# ESTRATTO FORNITO

-*-

Non è solo la vicenda di un palazzo, ma qualcosa di più complesso: ormai questa affermazione può essere presentata senza patemi.
Storie così, tangenti o meno ad ambienti sacri, necessitano di condizionali. Perché la sussistenza di alcuni fatti - quelli che se fossimo dinanzi ad una spy story si integrerebbero alla perfezione - andrà chiarita dalle indagini. Dalla semplice compravendita di un immobile a Londra a quello che sta emergendo nel corso delle indagini, almeno in termini narrativi, la strada non è affatto breve. In Vaticano, in un certo senso, sono abituati ai racconti. Pure gli scandali prendono spesso residenza da quelle parti. Poi tanto i contenuti iniziali quanto i finali devono poggiare su solide basi probanti. Altrimenti tutto può tramutare in mera leggenda. Anche in questa narrazione, che solo i "pm" di Bergoglio possono disvelare.
Il palazzo al centro dello scandalo
Molto, comunque, si svolge attorno ad un numero: il 60, precisamente quello di Sloane Avenue, Chelsea. Nella nostra storia c'è un principio certo: il Vaticano decide di investire del denaro, 200 milioni, per un immobile di lusso. Qualcosa però sembra non andare come previsto. C'è chi racconta che la Santa Sede non sia riuscita ad acquisire in toto la proprietà del palazzo. Uno dei primi nomi a balzare agli onori delle cronache è Raffaele Mincione. L'uomo con cui il Vaticano avrebbe trattato per comprare l'immobile londinese nella prima fase. "Io il palazzo l'ho venduto al Vaticano. L'ho venduto a Edgar Pena Parra allo sceriffo messo da altre persone per fare questa cosa. Non l'ho venduto a Torzi. Torzi è stato incaricato dal Vaticano di comprare il palazzo per loro: è differente la storia. Questa storia mi fa impazzire dalla rabbia, ogni volta. Bisogna stare attenti a quello che si scrive". Questo è il cuore della versione di Mincione, quella che è stata riportata dall'Adnkronos. Ma perché la Santa Sede, ad un certo punto, domanda a Torzi d'intervenire? C'è chi parla di un meccanismo che si interrompe. Qualcuno potrebbe ipotizzare che il cambio al vertice della segreteria di Stato - Parra che prende il posto di Becciu - possa aver influito, ma le tempistiche non tornano. Questa storia è piena di domande, ma prosegue sulla linea della cronaca.

-*-

# CONTENUTO DEL DATASET
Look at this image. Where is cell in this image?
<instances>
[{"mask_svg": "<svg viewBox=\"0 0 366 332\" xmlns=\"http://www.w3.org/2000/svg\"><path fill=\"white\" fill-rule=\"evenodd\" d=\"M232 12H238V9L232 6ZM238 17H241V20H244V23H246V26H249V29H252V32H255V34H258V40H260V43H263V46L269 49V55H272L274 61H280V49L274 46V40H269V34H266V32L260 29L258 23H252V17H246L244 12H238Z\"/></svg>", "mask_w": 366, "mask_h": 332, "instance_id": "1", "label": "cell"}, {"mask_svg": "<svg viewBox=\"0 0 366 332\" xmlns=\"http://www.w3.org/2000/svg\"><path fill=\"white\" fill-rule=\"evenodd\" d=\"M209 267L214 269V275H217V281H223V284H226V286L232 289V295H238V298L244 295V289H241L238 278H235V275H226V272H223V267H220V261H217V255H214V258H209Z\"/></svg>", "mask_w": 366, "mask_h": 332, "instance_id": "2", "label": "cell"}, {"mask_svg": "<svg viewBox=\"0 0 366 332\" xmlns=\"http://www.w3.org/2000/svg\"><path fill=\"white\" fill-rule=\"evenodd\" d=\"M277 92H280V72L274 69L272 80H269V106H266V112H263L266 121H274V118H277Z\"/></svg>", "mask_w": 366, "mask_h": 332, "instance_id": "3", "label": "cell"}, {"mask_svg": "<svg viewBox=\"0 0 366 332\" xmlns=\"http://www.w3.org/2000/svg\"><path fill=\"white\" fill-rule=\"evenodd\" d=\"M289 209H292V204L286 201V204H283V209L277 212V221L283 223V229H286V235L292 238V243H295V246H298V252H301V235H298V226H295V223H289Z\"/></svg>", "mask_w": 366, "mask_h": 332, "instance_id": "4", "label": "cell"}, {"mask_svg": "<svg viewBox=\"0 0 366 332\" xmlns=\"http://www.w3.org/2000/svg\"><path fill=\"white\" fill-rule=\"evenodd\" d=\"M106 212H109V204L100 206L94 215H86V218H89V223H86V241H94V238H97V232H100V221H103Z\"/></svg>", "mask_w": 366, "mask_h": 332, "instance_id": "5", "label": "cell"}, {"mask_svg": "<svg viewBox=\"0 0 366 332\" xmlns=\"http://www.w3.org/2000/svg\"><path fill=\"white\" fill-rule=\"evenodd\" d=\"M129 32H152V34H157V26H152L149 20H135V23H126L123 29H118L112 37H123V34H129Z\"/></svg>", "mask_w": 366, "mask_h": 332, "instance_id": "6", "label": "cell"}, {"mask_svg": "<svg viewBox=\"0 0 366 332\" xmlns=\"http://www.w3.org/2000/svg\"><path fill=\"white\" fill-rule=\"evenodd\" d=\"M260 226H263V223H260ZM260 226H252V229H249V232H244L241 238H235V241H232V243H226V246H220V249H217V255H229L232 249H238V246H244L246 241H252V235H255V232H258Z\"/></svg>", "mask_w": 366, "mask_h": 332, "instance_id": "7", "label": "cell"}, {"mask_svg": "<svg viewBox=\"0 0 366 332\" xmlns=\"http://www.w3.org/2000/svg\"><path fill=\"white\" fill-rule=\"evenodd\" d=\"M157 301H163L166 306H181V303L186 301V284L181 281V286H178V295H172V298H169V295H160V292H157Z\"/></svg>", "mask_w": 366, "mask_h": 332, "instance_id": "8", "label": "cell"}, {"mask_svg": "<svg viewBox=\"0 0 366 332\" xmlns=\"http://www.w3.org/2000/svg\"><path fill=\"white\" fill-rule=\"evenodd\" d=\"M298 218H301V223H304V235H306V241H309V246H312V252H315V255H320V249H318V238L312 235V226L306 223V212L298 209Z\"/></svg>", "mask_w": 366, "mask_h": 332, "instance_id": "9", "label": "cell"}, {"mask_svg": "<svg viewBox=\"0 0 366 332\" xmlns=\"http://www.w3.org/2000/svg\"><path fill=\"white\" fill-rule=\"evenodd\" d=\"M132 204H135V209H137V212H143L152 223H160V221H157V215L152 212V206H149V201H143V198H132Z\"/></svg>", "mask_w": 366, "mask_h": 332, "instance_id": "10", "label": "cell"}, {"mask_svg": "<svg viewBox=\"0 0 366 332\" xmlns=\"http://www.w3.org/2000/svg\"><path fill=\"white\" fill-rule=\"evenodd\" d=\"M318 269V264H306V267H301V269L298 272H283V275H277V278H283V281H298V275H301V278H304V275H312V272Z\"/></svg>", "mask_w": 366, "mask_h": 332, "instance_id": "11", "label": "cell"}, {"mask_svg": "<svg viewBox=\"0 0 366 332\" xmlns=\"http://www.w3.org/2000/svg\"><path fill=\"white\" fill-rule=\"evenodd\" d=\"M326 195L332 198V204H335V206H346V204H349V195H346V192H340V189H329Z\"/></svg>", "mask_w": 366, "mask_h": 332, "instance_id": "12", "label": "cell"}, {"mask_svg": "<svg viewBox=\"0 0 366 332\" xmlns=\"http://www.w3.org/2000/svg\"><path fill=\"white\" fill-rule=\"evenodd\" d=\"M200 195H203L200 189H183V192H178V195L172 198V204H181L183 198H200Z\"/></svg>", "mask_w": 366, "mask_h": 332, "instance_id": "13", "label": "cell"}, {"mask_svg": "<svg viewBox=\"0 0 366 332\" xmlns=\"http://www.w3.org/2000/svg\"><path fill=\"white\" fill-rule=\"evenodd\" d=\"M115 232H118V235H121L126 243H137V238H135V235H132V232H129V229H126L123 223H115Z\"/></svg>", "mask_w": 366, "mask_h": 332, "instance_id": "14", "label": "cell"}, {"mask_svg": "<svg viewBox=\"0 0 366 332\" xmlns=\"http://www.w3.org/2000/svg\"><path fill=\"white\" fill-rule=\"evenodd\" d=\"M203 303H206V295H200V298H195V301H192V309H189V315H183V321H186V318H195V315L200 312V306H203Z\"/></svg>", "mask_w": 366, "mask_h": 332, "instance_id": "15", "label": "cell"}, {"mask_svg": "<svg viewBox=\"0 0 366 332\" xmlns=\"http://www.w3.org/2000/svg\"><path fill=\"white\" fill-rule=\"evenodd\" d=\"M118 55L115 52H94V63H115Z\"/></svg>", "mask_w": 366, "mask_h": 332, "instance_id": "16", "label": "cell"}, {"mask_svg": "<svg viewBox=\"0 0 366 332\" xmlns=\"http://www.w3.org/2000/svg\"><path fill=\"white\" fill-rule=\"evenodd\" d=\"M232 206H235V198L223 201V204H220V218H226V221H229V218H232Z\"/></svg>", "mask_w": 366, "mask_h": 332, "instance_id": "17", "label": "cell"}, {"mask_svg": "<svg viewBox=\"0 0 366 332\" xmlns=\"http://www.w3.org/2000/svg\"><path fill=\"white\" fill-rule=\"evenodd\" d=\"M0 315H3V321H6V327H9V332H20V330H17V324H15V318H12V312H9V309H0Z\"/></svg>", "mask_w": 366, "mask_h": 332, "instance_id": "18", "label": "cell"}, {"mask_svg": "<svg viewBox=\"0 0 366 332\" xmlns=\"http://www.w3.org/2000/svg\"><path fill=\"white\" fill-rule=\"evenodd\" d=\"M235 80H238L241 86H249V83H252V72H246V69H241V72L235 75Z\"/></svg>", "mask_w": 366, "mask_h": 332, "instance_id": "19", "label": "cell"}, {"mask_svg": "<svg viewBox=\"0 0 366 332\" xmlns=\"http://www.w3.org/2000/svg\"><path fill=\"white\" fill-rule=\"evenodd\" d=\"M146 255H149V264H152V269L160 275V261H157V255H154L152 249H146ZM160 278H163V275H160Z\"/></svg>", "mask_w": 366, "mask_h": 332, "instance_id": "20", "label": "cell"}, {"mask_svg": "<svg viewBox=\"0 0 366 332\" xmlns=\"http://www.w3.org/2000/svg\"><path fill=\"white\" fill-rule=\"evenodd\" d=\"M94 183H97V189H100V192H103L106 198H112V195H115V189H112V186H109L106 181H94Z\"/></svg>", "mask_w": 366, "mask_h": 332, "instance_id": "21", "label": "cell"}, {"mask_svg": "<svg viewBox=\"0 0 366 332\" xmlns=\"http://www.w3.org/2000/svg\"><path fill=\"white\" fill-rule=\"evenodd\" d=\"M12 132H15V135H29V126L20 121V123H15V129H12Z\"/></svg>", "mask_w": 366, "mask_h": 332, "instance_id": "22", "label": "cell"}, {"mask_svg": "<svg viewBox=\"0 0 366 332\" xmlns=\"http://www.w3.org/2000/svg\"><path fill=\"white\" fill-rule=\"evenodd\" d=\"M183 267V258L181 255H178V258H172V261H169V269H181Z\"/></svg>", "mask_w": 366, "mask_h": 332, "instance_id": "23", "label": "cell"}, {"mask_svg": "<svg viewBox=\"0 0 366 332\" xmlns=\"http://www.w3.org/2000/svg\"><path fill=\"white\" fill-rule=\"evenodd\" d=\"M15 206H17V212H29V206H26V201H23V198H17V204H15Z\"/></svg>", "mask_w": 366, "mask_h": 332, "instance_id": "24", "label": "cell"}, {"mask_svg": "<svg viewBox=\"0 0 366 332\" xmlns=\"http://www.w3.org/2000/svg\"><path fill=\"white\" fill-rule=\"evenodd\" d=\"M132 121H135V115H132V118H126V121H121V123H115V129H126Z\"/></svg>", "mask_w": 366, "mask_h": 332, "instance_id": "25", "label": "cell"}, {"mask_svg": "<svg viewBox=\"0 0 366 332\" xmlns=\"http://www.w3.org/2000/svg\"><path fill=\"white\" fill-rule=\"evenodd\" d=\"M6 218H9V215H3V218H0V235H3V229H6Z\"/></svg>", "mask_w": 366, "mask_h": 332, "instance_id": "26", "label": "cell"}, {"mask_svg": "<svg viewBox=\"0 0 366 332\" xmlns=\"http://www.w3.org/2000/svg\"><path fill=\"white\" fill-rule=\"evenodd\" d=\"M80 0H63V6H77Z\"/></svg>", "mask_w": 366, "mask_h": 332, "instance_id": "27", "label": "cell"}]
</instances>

-*-

# IL TUO OBIETTIVO
Riporta il testo sul palazzo di Londra, partendo da "Non è solo la" e proseguendo fino a "Bergoglio possono disvelare.". L'elenco qui non ha alcun ruolo.

# SOLUZIONE DEL PROBLEMA
Non è solo la vicenda di un palazzo, ma qualcosa di più complesso: ormai questa affermazione può essere presentata senza patemi.
Storie così, tangenti o meno ad ambienti sacri, necessitano di condizionali. Perché la sussistenza di alcuni fatti - quelli che se fossimo dinanzi ad una spy story si integrerebbero alla perfezione - andrà chiarita dalle indagini. Dalla semplice compravendita di un immobile a Londra a quello che sta emergendo nel corso delle indagini, almeno in termini narrativi, la strada non è affatto breve. In Vaticano, in un certo senso, sono abituati ai racconti. Pure gli scandali prendono spesso residenza da quelle parti. Poi tanto i contenuti iniziali quanto i finali devono poggiare su solide basi probanti. Altrimenti tutto può tramutare in mera leggenda. Anche in questa narrazione, che solo i "pm" di Bergoglio possono disvelare.